* [Exercise details] Reproduce exactly the lines from the start of the records through the line containing "scientific name: Muntiacus rooseveltorum", both included. Leave the pictures out.

----

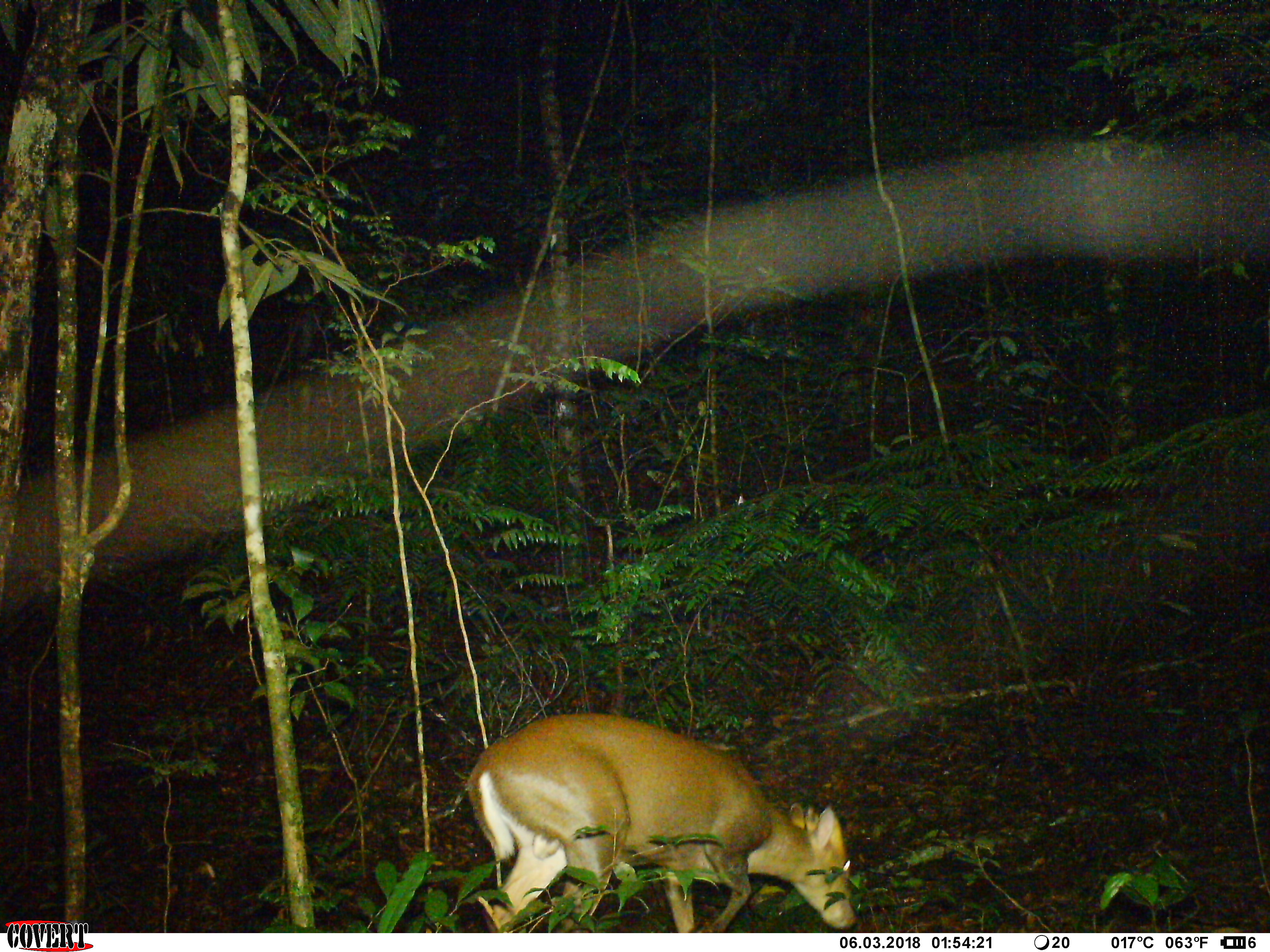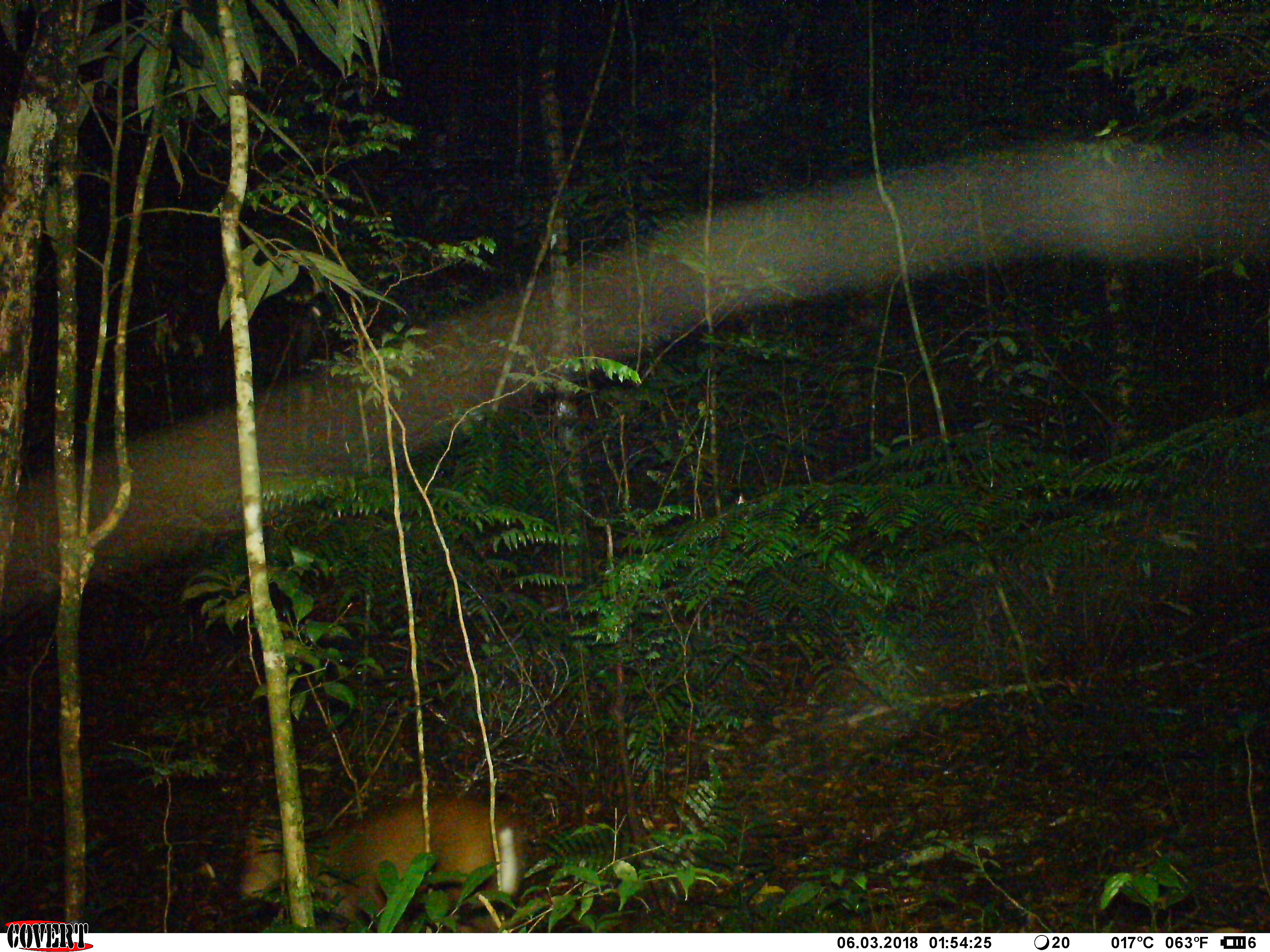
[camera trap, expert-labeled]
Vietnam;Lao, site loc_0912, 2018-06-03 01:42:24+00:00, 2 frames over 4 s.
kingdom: Animalia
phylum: Chordata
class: Mammalia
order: Artiodactyla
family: Cervidae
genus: Muntiacus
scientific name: Muntiacus rooseveltorum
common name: roosevelt's muntjac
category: roosevelts muntjac group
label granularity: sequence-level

----

* [Written answer]
[camera trap, expert-labeled]
Vietnam;Lao, site loc_0912, 2018-06-03 01:42:24+00:00, 2 frames over 4 s.
kingdom: Animalia
phylum: Chordata
class: Mammalia
order: Artiodactyla
family: Cervidae
genus: Muntiacus
scientific name: Muntiacus rooseveltorum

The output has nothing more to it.